Elections in the Democratic Republic of Congo (DRC) on Sunday could herald the first peaceful transfer of power in the country's turbulent history, or disputed results could lead to violence.
For many Congolese, 40 million of whom are eligible to vote, the outcome of the upcoming poll is a given.
"We're in need of change," Henry Mbuya, a taxi driver in the capital Kinshasa, told dpa. "Unfortunately we won't get it as the elections will be rigged in favour of Kabila's protege."
Mbuya was referring to ruling party candidate Emmanuel Ramazani Shadary, seen by some as a proxy for President Joseph Kabila, who after 17 years in power couldn't run again.
Kabila, who was supposed to step down in 2016, delayed elections for two years, which led to furious street protests often supported by the country's influential Catholic church.
Although 21 individuals are contesting the vote, Shadary is tipped to win against a divided opposition, which is fielding two main candidates: Felix Tshisekedi and Martin Fayulu.
Both told dpa they don't believe the elections will be free and fair.
"These elections will not be free because Kabila is afraid of us. He tries to do everything to prevent us from campaigning well," Tshisekedi said.
Fayulu echoed his opponent, saying "free elections never existed in the DRC."
The opposition has expressed concern over new voting machines from South Korea, which they say could allow voter fraud.
A fire this month, believed to have been started on purpose, destroyed thousands of the machines stored in a Kinshasa warehouse, leading some to question whether the vote will even go ahead.
While some Congolese told dpa that what they really want is a break from the status quo, Shadary's spokesman vowed the ruling party candidate would be just like his predecessor.
"Shadary will not be different from Kabila... Shadary will be the man who will continue the work of Kabila, nothing else," Lambert Mende told dpa.
Alex Vines, head of the Africa program at London-based think-tank Chatham House, told dpa that there are parts of the country where democratic elections will be difficult to ensure.
"This could certainly be the first peaceful transfer of power - whether it will be democratic will be more difficult to assess," Vines said.
On the streets of Kinshasa, colourful political rallies have been taking place, however state-affiliated media is focusing on the ruling party ones.
Some opposition rallies in the provinces have been met with violence and several people have been killed.
After gaining independence from brutal colonial ruler Belgium in 1960, Congo saw a series of political mutinies, murders and coups, leading to the presidency of Mobutu Sese Seko.
After years of misrule, Mobutu was eventually deposed in 1997 by Laurent Kabila, the current president's father. When the elder Kabila was assassinated in 2001, his son took the helm.
The central African nation is home to numerous militias, some fighting along ethnic lines and others over lucrative mineral resources.
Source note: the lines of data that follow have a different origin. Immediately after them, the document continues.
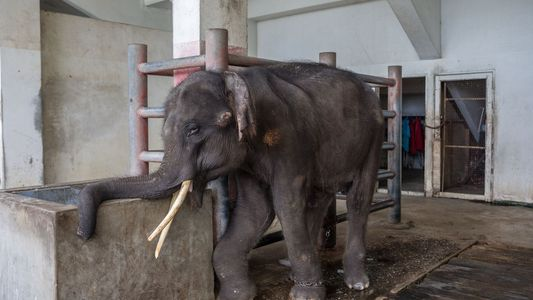 This elephant's plight sparked outrage. Here's an update.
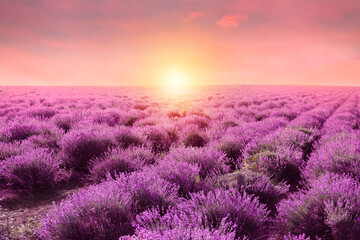 Beautiful blooming lavender in field on summer day at sunset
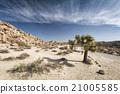 clouds, desert, sky 21005585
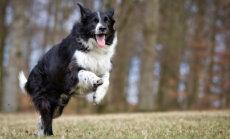 Kas koer vajab kaitset vabade radikaalide eest?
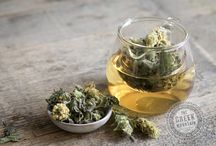 Our new blend / Introducing our soothing lemony blend — Shepherd's tea, lemon balm, verbena & camomile —from The Greek Mountain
Congo has abundant deposits of copper, gold and diamonds, as well as cobalt and coltan, highly sought-after minerals used in a range of products including smart phones and electric car batteries.
The mineral wealth has not trickled down and millions of Congolese remain mired in poverty. The country lacks basic infrastructure and 77 per cent of Congolese live below the poverty line, according to the World Bank.
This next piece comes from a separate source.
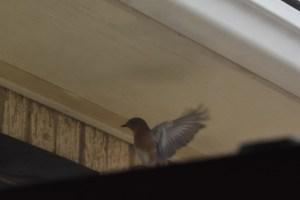 Bluebird taking off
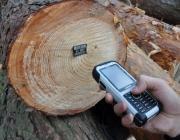 В Беларуси создадут электронную систему учета древесины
The past few years have also seen a hunger crisis in the region of Kasai, where millions of people faced severe food shortages and displacement due to conflict.
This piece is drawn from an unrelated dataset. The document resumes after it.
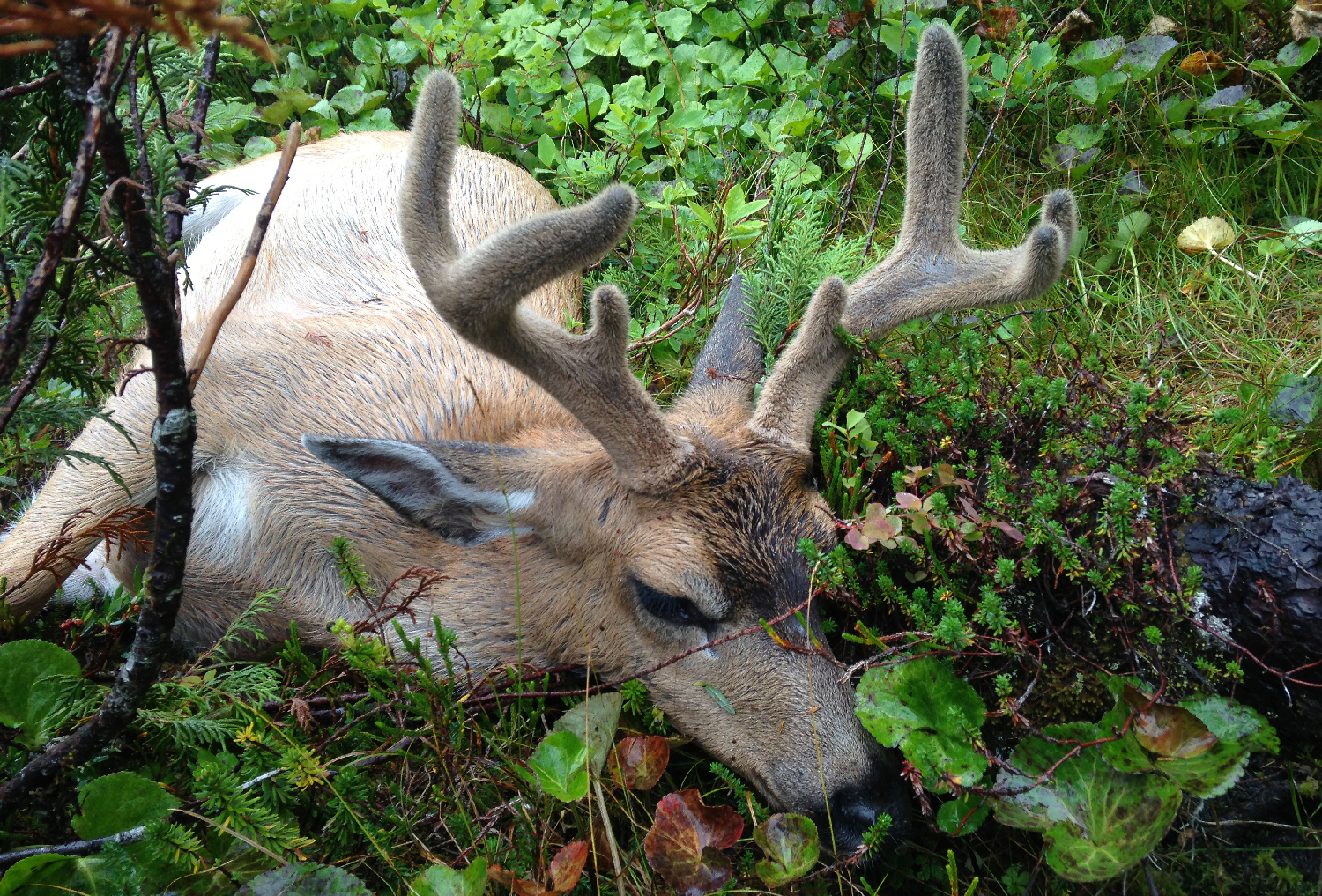 Sitka blacktail buck in velvet.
Meanwhile eastern Congo is in the midst of the second-worst Ebola outbreak in history, which has so far seen over 500 people infected.
Despite concerns the virus could hamper voting in the region, the health ministry has vowed polling will go ahead in Ebola-affected areas, and says authorities are ensuring all polling stations are provided with hygiene kits.
Musa, a motorcycle taxi driver in the eastern town of Goma, was disillusioned when asked about the elections, saying the ruling party candidate would win whether he cast his vote or not.
"It's just a waste of time, we all know who is going to win," he said.